Written instruction. Reproduce the material below word for word, keeping every line and mark unchanged.

Spatial reasoning dataset excerpts:
#####

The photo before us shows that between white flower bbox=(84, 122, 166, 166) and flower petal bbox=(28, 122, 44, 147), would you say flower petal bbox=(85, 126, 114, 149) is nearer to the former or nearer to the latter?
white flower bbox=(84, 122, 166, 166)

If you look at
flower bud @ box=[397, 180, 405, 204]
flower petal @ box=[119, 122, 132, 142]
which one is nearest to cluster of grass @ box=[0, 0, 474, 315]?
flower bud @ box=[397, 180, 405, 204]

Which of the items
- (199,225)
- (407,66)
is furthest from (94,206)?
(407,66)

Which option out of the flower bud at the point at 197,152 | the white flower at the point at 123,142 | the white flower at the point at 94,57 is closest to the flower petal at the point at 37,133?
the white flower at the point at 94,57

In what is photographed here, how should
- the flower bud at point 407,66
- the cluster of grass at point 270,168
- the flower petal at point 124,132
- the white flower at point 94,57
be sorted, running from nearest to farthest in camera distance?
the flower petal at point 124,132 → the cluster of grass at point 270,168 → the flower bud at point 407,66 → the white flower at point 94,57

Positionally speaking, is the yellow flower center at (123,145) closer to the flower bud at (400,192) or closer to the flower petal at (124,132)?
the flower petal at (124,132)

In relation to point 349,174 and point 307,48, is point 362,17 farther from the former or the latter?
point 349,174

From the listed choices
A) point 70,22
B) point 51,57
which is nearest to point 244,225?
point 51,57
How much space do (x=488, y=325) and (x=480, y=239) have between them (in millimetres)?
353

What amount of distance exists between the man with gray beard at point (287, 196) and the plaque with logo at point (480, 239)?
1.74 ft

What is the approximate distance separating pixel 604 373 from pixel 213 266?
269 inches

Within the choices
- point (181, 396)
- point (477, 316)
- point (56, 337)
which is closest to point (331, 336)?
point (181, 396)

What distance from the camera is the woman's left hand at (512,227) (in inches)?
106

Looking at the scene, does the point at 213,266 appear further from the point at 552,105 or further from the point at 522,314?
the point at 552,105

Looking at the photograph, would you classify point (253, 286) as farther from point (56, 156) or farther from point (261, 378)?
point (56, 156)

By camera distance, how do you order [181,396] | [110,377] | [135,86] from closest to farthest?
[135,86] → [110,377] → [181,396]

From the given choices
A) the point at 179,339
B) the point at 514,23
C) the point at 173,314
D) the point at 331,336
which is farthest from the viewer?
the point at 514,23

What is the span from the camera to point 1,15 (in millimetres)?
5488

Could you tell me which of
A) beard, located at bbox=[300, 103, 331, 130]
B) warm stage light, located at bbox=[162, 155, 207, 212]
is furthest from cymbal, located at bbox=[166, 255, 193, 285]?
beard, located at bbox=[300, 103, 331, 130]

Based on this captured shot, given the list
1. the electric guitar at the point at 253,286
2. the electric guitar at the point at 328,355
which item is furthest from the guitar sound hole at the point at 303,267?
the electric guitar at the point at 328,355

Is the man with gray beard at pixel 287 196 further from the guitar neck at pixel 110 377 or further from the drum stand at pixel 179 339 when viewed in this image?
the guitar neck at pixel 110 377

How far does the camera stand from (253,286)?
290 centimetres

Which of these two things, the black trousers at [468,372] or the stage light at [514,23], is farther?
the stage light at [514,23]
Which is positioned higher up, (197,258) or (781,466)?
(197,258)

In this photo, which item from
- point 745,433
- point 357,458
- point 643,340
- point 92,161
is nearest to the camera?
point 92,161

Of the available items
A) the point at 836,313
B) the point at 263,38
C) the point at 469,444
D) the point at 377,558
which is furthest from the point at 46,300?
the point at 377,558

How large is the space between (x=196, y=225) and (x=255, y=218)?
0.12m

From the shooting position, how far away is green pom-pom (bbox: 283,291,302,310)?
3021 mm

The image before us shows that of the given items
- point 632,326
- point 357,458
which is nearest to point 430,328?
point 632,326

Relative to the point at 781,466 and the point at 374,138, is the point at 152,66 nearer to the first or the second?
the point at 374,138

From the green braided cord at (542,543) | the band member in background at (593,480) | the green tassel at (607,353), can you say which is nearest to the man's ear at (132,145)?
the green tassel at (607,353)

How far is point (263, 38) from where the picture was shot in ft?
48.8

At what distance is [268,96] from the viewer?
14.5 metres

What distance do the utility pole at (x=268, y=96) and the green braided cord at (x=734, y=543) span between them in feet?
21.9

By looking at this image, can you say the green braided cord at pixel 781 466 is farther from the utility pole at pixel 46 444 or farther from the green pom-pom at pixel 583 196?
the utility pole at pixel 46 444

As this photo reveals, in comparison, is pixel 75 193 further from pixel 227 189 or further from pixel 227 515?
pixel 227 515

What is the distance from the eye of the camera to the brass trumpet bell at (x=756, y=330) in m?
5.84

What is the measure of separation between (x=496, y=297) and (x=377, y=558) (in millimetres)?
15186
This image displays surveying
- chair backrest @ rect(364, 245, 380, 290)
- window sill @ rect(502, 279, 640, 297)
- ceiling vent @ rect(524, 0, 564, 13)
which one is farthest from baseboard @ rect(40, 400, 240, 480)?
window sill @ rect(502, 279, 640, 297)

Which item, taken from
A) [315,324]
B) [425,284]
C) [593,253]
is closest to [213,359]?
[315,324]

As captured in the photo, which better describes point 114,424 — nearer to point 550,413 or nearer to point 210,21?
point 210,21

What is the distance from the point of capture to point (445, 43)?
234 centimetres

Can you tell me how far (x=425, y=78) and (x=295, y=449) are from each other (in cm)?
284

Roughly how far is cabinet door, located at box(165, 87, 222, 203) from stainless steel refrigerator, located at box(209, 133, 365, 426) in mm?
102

#####

Result for this exercise.
The photo before us shows that between white flower bbox=(84, 122, 166, 166) and flower petal bbox=(28, 122, 44, 147), would you say flower petal bbox=(85, 126, 114, 149) is nearer to the former or nearer to the latter?
white flower bbox=(84, 122, 166, 166)

If you look at
flower bud @ box=[397, 180, 405, 204]
flower petal @ box=[119, 122, 132, 142]
which one is nearest to cluster of grass @ box=[0, 0, 474, 315]?
flower bud @ box=[397, 180, 405, 204]

Which of the items
- (199,225)
- (407,66)
is furthest from (94,206)?
(407,66)

Which option out of the flower bud at the point at 197,152 | the white flower at the point at 123,142 | the white flower at the point at 94,57 is closest to the flower petal at the point at 37,133?
the white flower at the point at 94,57

In what is photographed here, how should
- the flower bud at point 407,66
- the cluster of grass at point 270,168
- the flower petal at point 124,132
- the white flower at point 94,57
be sorted, running from nearest to farthest in camera distance?
the flower petal at point 124,132 → the cluster of grass at point 270,168 → the flower bud at point 407,66 → the white flower at point 94,57

Positionally speaking, is the yellow flower center at (123,145) closer to the flower bud at (400,192) or closer to the flower petal at (124,132)?
the flower petal at (124,132)

In relation to point 349,174 and point 307,48, is point 362,17 farther from the former or the latter?
point 349,174

From the listed choices
A) point 70,22
B) point 51,57
which is nearest to point 244,225?
point 51,57
How much space do (x=488, y=325) and (x=480, y=239) have between them (in millimetres)?
353

What amount of distance exists between the man with gray beard at point (287, 196) and the plaque with logo at point (480, 239)?
1.74 ft

What is the approximate distance separating pixel 604 373 from pixel 213 266?
269 inches

Within the choices
- point (181, 396)
- point (477, 316)
- point (56, 337)
which is closest to point (331, 336)?
point (181, 396)

What distance from the camera is the woman's left hand at (512,227) (in inches)?
106

Looking at the scene, does the point at 213,266 appear further from the point at 552,105 or further from the point at 522,314?
the point at 552,105

Looking at the photograph, would you classify point (253, 286) as farther from point (56, 156) or farther from point (261, 378)?
point (56, 156)

By camera distance, how do you order [181,396] | [110,377] | [135,86] from closest to farthest?
[135,86] → [110,377] → [181,396]

From the given choices
A) the point at 179,339
B) the point at 514,23
C) the point at 173,314
D) the point at 331,336
which is farthest from the viewer?
the point at 514,23

What is the span from the camera to point 1,15 (in millimetres)?
5488

Could you tell me which of
A) beard, located at bbox=[300, 103, 331, 130]
B) warm stage light, located at bbox=[162, 155, 207, 212]
is furthest from cymbal, located at bbox=[166, 255, 193, 285]?
beard, located at bbox=[300, 103, 331, 130]

Based on this captured shot, given the list
1. the electric guitar at the point at 253,286
2. the electric guitar at the point at 328,355
which item is furthest from the guitar sound hole at the point at 303,267?
the electric guitar at the point at 328,355

Is the man with gray beard at pixel 287 196 further from the guitar neck at pixel 110 377 or further from the drum stand at pixel 179 339 when viewed in this image?
the guitar neck at pixel 110 377

How far does the camera stand from (253,286)?
290 centimetres

Which of these two things, the black trousers at [468,372] or the stage light at [514,23], is farther?
the stage light at [514,23]
Which is positioned higher up, (197,258) or (781,466)?
(197,258)

In this photo, which item from
- point 745,433
- point 357,458
- point 643,340
- point 92,161
is nearest to the camera?
point 92,161

Of the available items
A) the point at 836,313
B) the point at 263,38
C) the point at 469,444
D) the point at 377,558
which is furthest from the point at 46,300?
the point at 377,558

How large is the space between (x=196, y=225) and (x=255, y=218)?
0.12m

From the shooting position, how far away is green pom-pom (bbox: 283,291,302,310)?
3021 mm

The image before us shows that of the given items
- point 632,326
- point 357,458
which is nearest to point 430,328?
point 632,326

Relative to the point at 781,466 and the point at 374,138, is the point at 152,66 nearer to the first or the second?
the point at 374,138

From the green braided cord at (542,543) | the band member in background at (593,480) | the green tassel at (607,353), can you say which is nearest to the man's ear at (132,145)?
the green tassel at (607,353)

How far is point (263, 38) from where the picture was shot in ft?
48.8

At what distance is [268,96] from the viewer?
14.5 metres

What distance do the utility pole at (x=268, y=96) and the green braided cord at (x=734, y=543) span between them in feet?
21.9

By looking at this image, can you say the green braided cord at pixel 781 466 is farther from the utility pole at pixel 46 444 or farther from the green pom-pom at pixel 583 196?
the utility pole at pixel 46 444

As this photo reveals, in comparison, is pixel 75 193 further from pixel 227 189 or further from pixel 227 515?
pixel 227 515

What is the distance from the eye of the camera to the brass trumpet bell at (x=756, y=330) in m?
5.84

What is the measure of separation between (x=496, y=297) and (x=377, y=558) (in millimetres)?
15186
This image displays surveying
- chair backrest @ rect(364, 245, 380, 290)
- window sill @ rect(502, 279, 640, 297)
- ceiling vent @ rect(524, 0, 564, 13)
which one is farthest from baseboard @ rect(40, 400, 240, 480)?
window sill @ rect(502, 279, 640, 297)

Which item, taken from
A) [315,324]
B) [425,284]
C) [593,253]
is closest to [213,359]?
[315,324]

As captured in the photo, which better describes point 114,424 — nearer to point 550,413 or nearer to point 210,21?
point 210,21

What is the distance from the point of capture to point (445, 43)?
234 centimetres

Can you tell me how far (x=425, y=78) and (x=295, y=449) are from each other (in cm)?
284

Roughly how far is cabinet door, located at box(165, 87, 222, 203) from stainless steel refrigerator, located at box(209, 133, 365, 426) in mm?
102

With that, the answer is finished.